= Source =

An integrated electroluminescent lamp and switch combination is
taught in U.S. Pat. No. 4,532,395. While the structure taught
therein provides an integrated structure, which simplifies the
fabrication, the electroluminescent lamp and switch combination of
the '395 patent has a multiplicity of layers, adding to the cost
and complexity of fabricating the electroluminescent lamp and
switch combination. The switch of the '395 patent is used behind an
electroluminescent lamp and does not serve to activate the lamp
but, rather, helps one identify the location of the switch. While
the switch of the '395 patent could be employed to energize the
screen, to do so would require additional circuits.
In addition to contact switches being used in combination with an
electroluminescent screen, capacitance type switches have been
employed, such as taught in U.S. Pat. No. 4,758,830.
These switches are activated by changing the spacing between
electrodes, measuring the change in capacitance, and using this
change to trigger a switch. While the structure of such switches is
simple, and activation is not dependent on contact of a pair of
electrodes, the activation requires circuity not required by a
contact switch.
Thus, there is a need for a touch activated lamp or display with a
simple structure suitable for production by screen printing.
OBJECTS OF THE INVENTION
It is an object of the invention to provide an electroluminescent
lamp or display which is touch sensitive and can be energized by
touching.
It is another object of the invention to provide a touch sensitive
electroluminescent lamp or display which can withstand bending
without energizing the lamp.
It is yet another object of the invention to provide a touch
sensitive electroluminescent lamp or display and switch combination
which is multi-functional, where several functions can be
sequentially activated by providing an increasing pressure.
It is a further object of the invention to provide a touch
sensitive electroluminescent lamp or display and switch combination
which is multi-functional, with the first function of the switch,
being to energize the lamp.
It is still another object of the invention to provide an
electroluminescent lamp or display and switch combination which can
be readily fabricated by screen printing.
It is still a further object of the invention to provide an
electroluminescent lamp or display which is touch activated by a
contact type switch with a reduced number of layers.
It is another object of the invention to provide a switch, which
can be used to energize an electroluminescent lamp or display,
which does not require external switching circuits.
It is yet a further object of the invention to provide a touch
sensitive electroluminescent display which provides an interactive
display.
Another object of the invention is to provide a switch which will
provide notice that additional pressure will result in activating
the device to which it is connected.
SUMMARY OF THE INVENTION
The present invention in its simplest form is an internal switch
for touch activated electroluminescent lamps and displays. For the
purpose of the present invention, a lamp will be defined as a
single light source device, while a display will be defined as a
multiple light source device. A lamp of the present invention has a
flexible translucent or transparent substrate, such as a MYLAR.RTM.

= What to work on =
1) Answer these questions from the patent text on electroluminescent lamps:
(a) Which U.S. patent teaches capacitance type switches?
(b) How does the invention define a display?
(c) By what method should the lamp or display and switch combination be readily fabricated?
2) Continue the patent text on touch-activated electroluminescent lamps from the point where it stops.
The lines that come next are separate material, unrelated to the patent text on electroluminescent lamps.

= Dataset section =
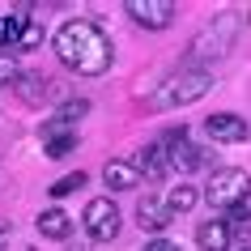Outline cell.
<instances>
[{"mask_svg":"<svg viewBox=\"0 0 251 251\" xmlns=\"http://www.w3.org/2000/svg\"><path fill=\"white\" fill-rule=\"evenodd\" d=\"M55 55H60V64L81 73V77H102L115 51H111V39H106L102 30L94 26V22H64V26L55 30Z\"/></svg>","mask_w":251,"mask_h":251,"instance_id":"1","label":"cell"},{"mask_svg":"<svg viewBox=\"0 0 251 251\" xmlns=\"http://www.w3.org/2000/svg\"><path fill=\"white\" fill-rule=\"evenodd\" d=\"M213 90V68L204 64H192V68H179L175 77H166L158 85V94H153V106H162V111H175V106H187V102H200L204 94Z\"/></svg>","mask_w":251,"mask_h":251,"instance_id":"2","label":"cell"},{"mask_svg":"<svg viewBox=\"0 0 251 251\" xmlns=\"http://www.w3.org/2000/svg\"><path fill=\"white\" fill-rule=\"evenodd\" d=\"M204 196H209L213 209H226V213H230V209H238V204L251 196V175L238 171V166H222V171H213Z\"/></svg>","mask_w":251,"mask_h":251,"instance_id":"3","label":"cell"},{"mask_svg":"<svg viewBox=\"0 0 251 251\" xmlns=\"http://www.w3.org/2000/svg\"><path fill=\"white\" fill-rule=\"evenodd\" d=\"M238 26H243V17H238V13H222L196 43H192L187 60H196V68H200V60H209V55H226V51H230V43L238 39Z\"/></svg>","mask_w":251,"mask_h":251,"instance_id":"4","label":"cell"},{"mask_svg":"<svg viewBox=\"0 0 251 251\" xmlns=\"http://www.w3.org/2000/svg\"><path fill=\"white\" fill-rule=\"evenodd\" d=\"M81 222H85V230H90L94 243H111V238L119 234V209L111 204V196H98L85 204V213H81Z\"/></svg>","mask_w":251,"mask_h":251,"instance_id":"5","label":"cell"},{"mask_svg":"<svg viewBox=\"0 0 251 251\" xmlns=\"http://www.w3.org/2000/svg\"><path fill=\"white\" fill-rule=\"evenodd\" d=\"M128 9V17H132L136 26H145V30H166L175 22V0H128L124 4Z\"/></svg>","mask_w":251,"mask_h":251,"instance_id":"6","label":"cell"},{"mask_svg":"<svg viewBox=\"0 0 251 251\" xmlns=\"http://www.w3.org/2000/svg\"><path fill=\"white\" fill-rule=\"evenodd\" d=\"M204 132H209L213 145H243L251 136V128H247V119L230 115V111H217V115L204 119Z\"/></svg>","mask_w":251,"mask_h":251,"instance_id":"7","label":"cell"},{"mask_svg":"<svg viewBox=\"0 0 251 251\" xmlns=\"http://www.w3.org/2000/svg\"><path fill=\"white\" fill-rule=\"evenodd\" d=\"M162 145H166V153H171V171L187 175V171H196V166H200V153H196V145H187V128H183V124L162 136Z\"/></svg>","mask_w":251,"mask_h":251,"instance_id":"8","label":"cell"},{"mask_svg":"<svg viewBox=\"0 0 251 251\" xmlns=\"http://www.w3.org/2000/svg\"><path fill=\"white\" fill-rule=\"evenodd\" d=\"M136 222L145 226V230H166V226L175 222V213H171V204H166V200L141 196V204H136Z\"/></svg>","mask_w":251,"mask_h":251,"instance_id":"9","label":"cell"},{"mask_svg":"<svg viewBox=\"0 0 251 251\" xmlns=\"http://www.w3.org/2000/svg\"><path fill=\"white\" fill-rule=\"evenodd\" d=\"M136 171L145 175V179H158V175H166V171H171V153H166V145H162V141L145 145L141 153H136Z\"/></svg>","mask_w":251,"mask_h":251,"instance_id":"10","label":"cell"},{"mask_svg":"<svg viewBox=\"0 0 251 251\" xmlns=\"http://www.w3.org/2000/svg\"><path fill=\"white\" fill-rule=\"evenodd\" d=\"M136 179H141L136 162H119V158H111V162L102 166V183L111 187V192H128V187H136Z\"/></svg>","mask_w":251,"mask_h":251,"instance_id":"11","label":"cell"},{"mask_svg":"<svg viewBox=\"0 0 251 251\" xmlns=\"http://www.w3.org/2000/svg\"><path fill=\"white\" fill-rule=\"evenodd\" d=\"M196 243L200 251H230L234 243H230V226L226 222H200L196 226Z\"/></svg>","mask_w":251,"mask_h":251,"instance_id":"12","label":"cell"},{"mask_svg":"<svg viewBox=\"0 0 251 251\" xmlns=\"http://www.w3.org/2000/svg\"><path fill=\"white\" fill-rule=\"evenodd\" d=\"M34 226H39L43 238H68V234H73V217H68L64 209H43Z\"/></svg>","mask_w":251,"mask_h":251,"instance_id":"13","label":"cell"},{"mask_svg":"<svg viewBox=\"0 0 251 251\" xmlns=\"http://www.w3.org/2000/svg\"><path fill=\"white\" fill-rule=\"evenodd\" d=\"M85 111H90V102H85V98H77V102H64L51 119H47V132H68V124H77Z\"/></svg>","mask_w":251,"mask_h":251,"instance_id":"14","label":"cell"},{"mask_svg":"<svg viewBox=\"0 0 251 251\" xmlns=\"http://www.w3.org/2000/svg\"><path fill=\"white\" fill-rule=\"evenodd\" d=\"M196 200H200V192H196L192 183H183V179H179V183L171 187L166 204H171V213H192V209H196Z\"/></svg>","mask_w":251,"mask_h":251,"instance_id":"15","label":"cell"},{"mask_svg":"<svg viewBox=\"0 0 251 251\" xmlns=\"http://www.w3.org/2000/svg\"><path fill=\"white\" fill-rule=\"evenodd\" d=\"M17 94H22L26 102H43V98H47V81H43V73H22Z\"/></svg>","mask_w":251,"mask_h":251,"instance_id":"16","label":"cell"},{"mask_svg":"<svg viewBox=\"0 0 251 251\" xmlns=\"http://www.w3.org/2000/svg\"><path fill=\"white\" fill-rule=\"evenodd\" d=\"M22 30H26V17H17V13L0 17V43H4V47H17V43H22Z\"/></svg>","mask_w":251,"mask_h":251,"instance_id":"17","label":"cell"},{"mask_svg":"<svg viewBox=\"0 0 251 251\" xmlns=\"http://www.w3.org/2000/svg\"><path fill=\"white\" fill-rule=\"evenodd\" d=\"M77 145V132H47V158H68Z\"/></svg>","mask_w":251,"mask_h":251,"instance_id":"18","label":"cell"},{"mask_svg":"<svg viewBox=\"0 0 251 251\" xmlns=\"http://www.w3.org/2000/svg\"><path fill=\"white\" fill-rule=\"evenodd\" d=\"M22 81V68H17V60L9 51H0V85H17Z\"/></svg>","mask_w":251,"mask_h":251,"instance_id":"19","label":"cell"},{"mask_svg":"<svg viewBox=\"0 0 251 251\" xmlns=\"http://www.w3.org/2000/svg\"><path fill=\"white\" fill-rule=\"evenodd\" d=\"M39 43H43V26H39V22H26V30H22V43H17V47H22V51H34Z\"/></svg>","mask_w":251,"mask_h":251,"instance_id":"20","label":"cell"},{"mask_svg":"<svg viewBox=\"0 0 251 251\" xmlns=\"http://www.w3.org/2000/svg\"><path fill=\"white\" fill-rule=\"evenodd\" d=\"M85 183V175H64V179H60V183H51V196H68V192H77V187Z\"/></svg>","mask_w":251,"mask_h":251,"instance_id":"21","label":"cell"},{"mask_svg":"<svg viewBox=\"0 0 251 251\" xmlns=\"http://www.w3.org/2000/svg\"><path fill=\"white\" fill-rule=\"evenodd\" d=\"M230 217H234L238 226H247V222H251V196L243 200V204H238V209H230Z\"/></svg>","mask_w":251,"mask_h":251,"instance_id":"22","label":"cell"},{"mask_svg":"<svg viewBox=\"0 0 251 251\" xmlns=\"http://www.w3.org/2000/svg\"><path fill=\"white\" fill-rule=\"evenodd\" d=\"M145 251H179V243H171V238H149Z\"/></svg>","mask_w":251,"mask_h":251,"instance_id":"23","label":"cell"},{"mask_svg":"<svg viewBox=\"0 0 251 251\" xmlns=\"http://www.w3.org/2000/svg\"><path fill=\"white\" fill-rule=\"evenodd\" d=\"M234 251H251V247H234Z\"/></svg>","mask_w":251,"mask_h":251,"instance_id":"24","label":"cell"}]
</instances>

= Expected results =
1)
(a) U.S. Pat. No. 4,758,830
(b) As a multiple light source device
(c) By screen printing

2)
sheet. Hereinafter the term transparent will be used to
collectively describe any material that will transmit light,
whether the material is transparent or translucent. A transparent
electrode is deposited onto the flexible transparent substrate. A
phosphor layer overlays the transparent electrode. In turn, a
dielectric layer such as barium titanate overlays the phosphor
layer, and is interposed between the phosphor layer and a second
electrode. The transparent substrate, the transparent electrode,
the phosphor layer, the dielectric layer and the second electrode
form a lamp which can be lighted by applying a potential across the
phosphor layer, causing luminescence of the phosphor layer.
The touch activated lamp of the present invention has a third
electrode, which is separated from the second electrode by an
insulating spacer having an open region configured to allow contact
between the second electrode and the third electrode when pressure
is applied to the flexible transparent substrate.
It is preferred that the insulating spacer have a frame with a
central opening, and further preferred that the central opening
contain an array of isolated insulating bodies mounted on the third
electrode.
It is further preferred that the array of isolated insulating
bodies, which are affixed to the third electrode, be contoured so
as to provide a smooth surface of contact between the insulating
bodies and the second electrode when the second electrode is
brought into contact with the third electrode.
In situations where the lamp or display is large, it is further
preferred that the array of isolated insulating bodies is uniformly
distributed on the third electrode. One preferred spacial
distribution of the insulating bodies is a matrix defined by a
first set of parallel lines and a second set of parallel lines, and
it is further preferred that the first set of parallel lines be
orthogonal to the second set of parallel lines. Such a
configuration has been found effective in providing uniformity in
response of the lamp to pressure, independent of the point of
application of the force.
When a touch activated display is desired, such can be obtained by
employing a segmented second electrode, to allow selectively
energizing regions of the display. In such a case, the segmented
second electrode will have at least a first electrode segment,
bounded by a first peripheral edge, and a second electrode, segment
bounded by a second peripheral edge.
It is further preferred for a touch activated display that
insulating ridges, which are attached to the third electrode, be
provided. These insulating ridges are aligned with the peripheral
edges of the segmented second electrode.
It is further preferred, to enhance the definition of the display,
to have the phosphor layer be divided into phosphor layer segments
which are coincident with the electrode segments.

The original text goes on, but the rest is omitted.